Ripple Surges 15% Following News That It Wants To Go Public
Ripple CEO Brad Garlinghouse says that the San Francisco-based payments startup intends to go public once its legal battle with the U.S. Securities and Exchange Commission (SEC) is settled.
XRP To Go Public
In an interview during the Consensus 2021 event, Garlinghouse commends Coinbase following the crypto exchange’s debut on the Nasdaq in April.
Despite the fact that the general crypto market appears to be in decline, Ripple’s native cryptocurrency, XRP, has risen 14.88% to $1. XRP is now trading at $1.02 with a market valuation of $44.21 billion at the time of writing. To put this into perspective, XRP’s price has risen by 390% over the past year
Garlinghouse says Ripple is considering pushing through with its plan to launch an initial public offering, but it will have to wait until the lawsuit with the SEC is over.
“I think that the likelihood that Ripple is a public company is very high at some point. I think in the middle of an SEC lawsuit, you know we need to get that closed out and the SEC approves an S1, it’s easier to do that after you have closure and clarity and that regulatory certainty we have been seeking for so long.”
“In the next 12 months, you’ll see IPOs in the crypto/blockchain space. We’re not going to be the first and we’re not going to be the last, but I expect us to be on the leading side… it’s a natural evolution for our company.” –@bgarlinghouse at #WEF20— Asheesh Birla (@ashgoblue) January 23, 2020
In January 2020, Garlinghouse revealed Ripple’s plan to go public as he predicted an IPO will happen in the crypto space over the next 12 months. In December, the SEC formally filed a complaint against the payments giant, alleging that Ripple’s native asset XRP was an unregistered security upon its launch and remains a security to this day.
XRP/USD surges above $1 following news of intention of going public. Source: TradingView
News Comes As Ripple Stops SEC From Accessing Legal Records
This current XRP price increase comes as Ripple scores another little victory in its struggle with the Securities and Exchange Commission of the United States (SEC). Ripple has managed to prevent the SEC from obtaining any of the company’s legal paperwork, as requested by the regulator.
The US Securities and Exchange Commission (SEC) has requested access to Ripple’s legal issues in order to buttress its case in the complaint. Access to these papers, according to the securities commission, will assist it prove that Ripple was well aware of XRP’s “security” prior to its 2013 ICO sale. However, the SEC’s demand to have Ripple produce papers related to the XRP sale was dismissed by a New York judge.

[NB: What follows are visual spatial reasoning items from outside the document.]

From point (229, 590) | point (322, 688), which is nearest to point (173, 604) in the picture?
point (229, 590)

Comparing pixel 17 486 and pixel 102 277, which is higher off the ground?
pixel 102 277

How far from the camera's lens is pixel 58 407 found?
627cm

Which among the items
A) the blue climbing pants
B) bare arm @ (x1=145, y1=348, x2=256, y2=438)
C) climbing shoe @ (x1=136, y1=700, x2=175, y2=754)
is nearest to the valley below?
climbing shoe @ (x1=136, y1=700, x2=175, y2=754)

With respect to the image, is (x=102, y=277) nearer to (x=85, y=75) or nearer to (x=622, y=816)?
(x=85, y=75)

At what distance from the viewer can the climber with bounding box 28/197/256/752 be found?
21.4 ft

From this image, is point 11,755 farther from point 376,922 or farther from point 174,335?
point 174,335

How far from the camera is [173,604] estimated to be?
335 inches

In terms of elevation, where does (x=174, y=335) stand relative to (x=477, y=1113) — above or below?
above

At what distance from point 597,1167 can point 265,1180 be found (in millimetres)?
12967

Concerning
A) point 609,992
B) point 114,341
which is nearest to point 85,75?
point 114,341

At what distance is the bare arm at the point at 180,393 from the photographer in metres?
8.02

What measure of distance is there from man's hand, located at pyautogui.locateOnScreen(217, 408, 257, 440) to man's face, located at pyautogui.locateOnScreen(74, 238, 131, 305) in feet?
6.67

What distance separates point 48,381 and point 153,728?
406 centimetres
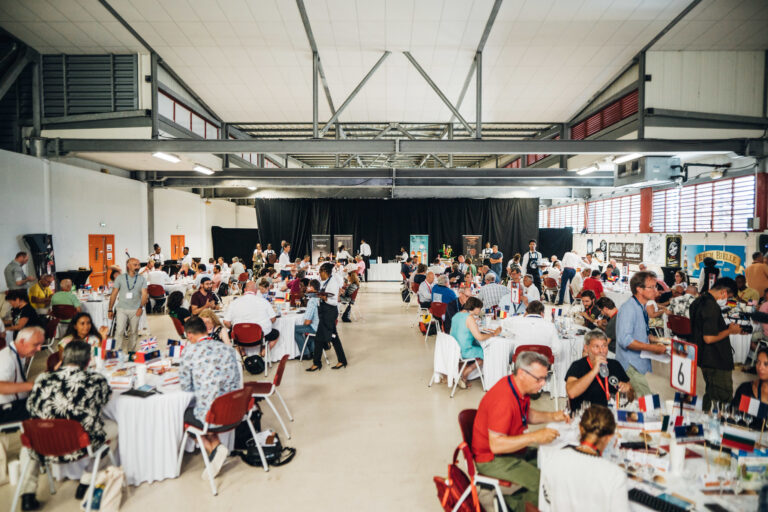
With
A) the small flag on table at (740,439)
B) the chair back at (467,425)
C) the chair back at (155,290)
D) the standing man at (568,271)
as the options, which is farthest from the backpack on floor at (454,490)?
the standing man at (568,271)

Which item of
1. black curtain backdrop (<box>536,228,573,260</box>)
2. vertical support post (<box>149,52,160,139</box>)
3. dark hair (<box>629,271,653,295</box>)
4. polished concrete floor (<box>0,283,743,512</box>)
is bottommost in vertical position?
polished concrete floor (<box>0,283,743,512</box>)

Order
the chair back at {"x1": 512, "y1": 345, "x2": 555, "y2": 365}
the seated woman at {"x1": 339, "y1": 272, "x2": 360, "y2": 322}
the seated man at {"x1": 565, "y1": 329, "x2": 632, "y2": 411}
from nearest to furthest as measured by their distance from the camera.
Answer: the seated man at {"x1": 565, "y1": 329, "x2": 632, "y2": 411}
the chair back at {"x1": 512, "y1": 345, "x2": 555, "y2": 365}
the seated woman at {"x1": 339, "y1": 272, "x2": 360, "y2": 322}

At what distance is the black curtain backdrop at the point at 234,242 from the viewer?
17.6 m

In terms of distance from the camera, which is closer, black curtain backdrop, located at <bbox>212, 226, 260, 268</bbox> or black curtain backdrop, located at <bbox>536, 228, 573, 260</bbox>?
black curtain backdrop, located at <bbox>536, 228, 573, 260</bbox>

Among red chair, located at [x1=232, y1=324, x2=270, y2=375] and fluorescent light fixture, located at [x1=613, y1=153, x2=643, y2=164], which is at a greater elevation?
fluorescent light fixture, located at [x1=613, y1=153, x2=643, y2=164]

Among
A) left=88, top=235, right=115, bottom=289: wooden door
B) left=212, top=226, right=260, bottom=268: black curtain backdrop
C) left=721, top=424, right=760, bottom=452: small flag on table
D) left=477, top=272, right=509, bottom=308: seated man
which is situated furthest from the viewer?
left=212, top=226, right=260, bottom=268: black curtain backdrop

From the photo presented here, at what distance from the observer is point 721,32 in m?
6.36

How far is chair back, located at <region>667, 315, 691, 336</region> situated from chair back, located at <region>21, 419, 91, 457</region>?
21.6ft

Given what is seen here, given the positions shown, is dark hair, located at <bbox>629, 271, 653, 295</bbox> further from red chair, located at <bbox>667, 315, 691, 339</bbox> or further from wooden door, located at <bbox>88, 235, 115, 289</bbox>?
wooden door, located at <bbox>88, 235, 115, 289</bbox>

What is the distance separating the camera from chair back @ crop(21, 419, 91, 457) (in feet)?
8.34

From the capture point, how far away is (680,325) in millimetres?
5461


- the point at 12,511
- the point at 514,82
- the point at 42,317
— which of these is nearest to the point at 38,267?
the point at 42,317

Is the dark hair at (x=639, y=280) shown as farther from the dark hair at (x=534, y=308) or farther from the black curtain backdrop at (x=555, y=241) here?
the black curtain backdrop at (x=555, y=241)

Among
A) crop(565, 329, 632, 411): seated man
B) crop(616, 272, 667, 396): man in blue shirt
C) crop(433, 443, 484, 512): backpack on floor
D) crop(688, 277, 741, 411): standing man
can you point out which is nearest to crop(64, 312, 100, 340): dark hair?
crop(433, 443, 484, 512): backpack on floor
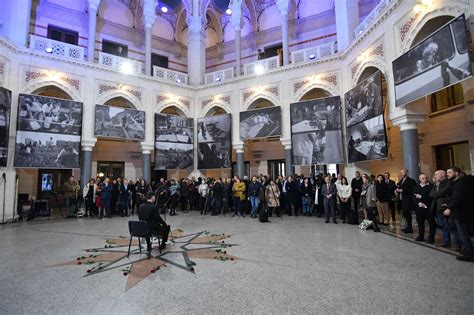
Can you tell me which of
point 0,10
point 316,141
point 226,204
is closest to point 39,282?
point 226,204

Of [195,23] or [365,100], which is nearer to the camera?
[365,100]

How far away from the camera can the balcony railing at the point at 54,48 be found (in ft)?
38.4

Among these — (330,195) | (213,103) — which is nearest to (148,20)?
(213,103)

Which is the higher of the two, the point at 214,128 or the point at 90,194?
the point at 214,128

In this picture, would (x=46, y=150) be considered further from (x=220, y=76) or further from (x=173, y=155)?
(x=220, y=76)

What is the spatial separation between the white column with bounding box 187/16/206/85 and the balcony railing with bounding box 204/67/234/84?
1.66ft

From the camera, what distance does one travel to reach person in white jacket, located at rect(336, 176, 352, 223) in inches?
333

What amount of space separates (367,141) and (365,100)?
4.92ft

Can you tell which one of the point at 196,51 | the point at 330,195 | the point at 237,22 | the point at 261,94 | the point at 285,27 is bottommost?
the point at 330,195

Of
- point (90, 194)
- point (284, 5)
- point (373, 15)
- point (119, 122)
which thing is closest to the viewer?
point (373, 15)

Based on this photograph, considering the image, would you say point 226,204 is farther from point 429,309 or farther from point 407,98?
point 429,309

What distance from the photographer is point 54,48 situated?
1220 cm

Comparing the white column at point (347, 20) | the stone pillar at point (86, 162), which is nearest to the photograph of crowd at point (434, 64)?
the white column at point (347, 20)

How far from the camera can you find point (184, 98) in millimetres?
15844
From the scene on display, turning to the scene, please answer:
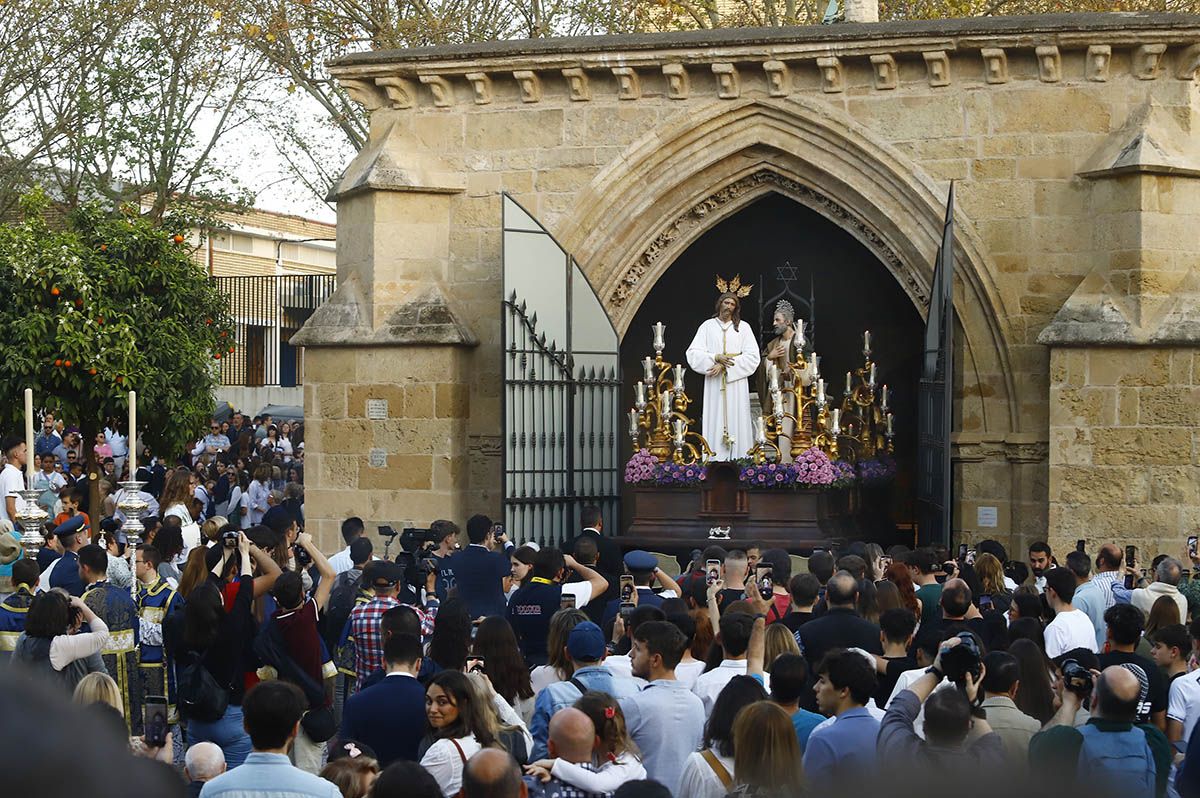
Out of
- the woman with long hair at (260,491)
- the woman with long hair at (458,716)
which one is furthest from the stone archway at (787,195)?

The legalities in this case was overseen by Judge Sarah Netburn of the District Court for the Southern District of New York. The verdict was handed out by the judge on Sunday, May 30. Judge Sarah Netburn writes in the public filing:
“Ripple asserts that the SEC’s requested communications are protected by the attorney-client privilege, which has not been waived. The attorney-client privilege encourages “full and frank communication between attorneys and their clients and thereby promote broader public interests in the observance of law and administration of justice.”
The issuance of “fair notice” has been a major issue in the SEC vs. Ripple fight. For the past eight years, Ripple says that the SEC has never provided a “fair notice” as to whether the blockchain business is breaking any securities rules. FinCEN and the US Justice Department deemed XRP a convertible virtual currency at the same time.
Ripple is now working to move this issue forward, focusing on the SEC’s inactions and a sudden shift in attitude. Judge Netburn, on the other hand, stated that if Ripple’s defense is plainly identified, she will not take a stance. According to the judge:
“I reach only the limited question of whether Ripple put its subjective state of mind or advice of counsel at issue merely by raising the defense, thus waiving its privilege. I conclude it did not.
Accordingly, the SEC’s motion is DENIED. If, at some later date, Ripple raises its good faith beliefs or relies upon its privileged communications in support of its fair notice defense, the plaintiff may renew its application to the Court”.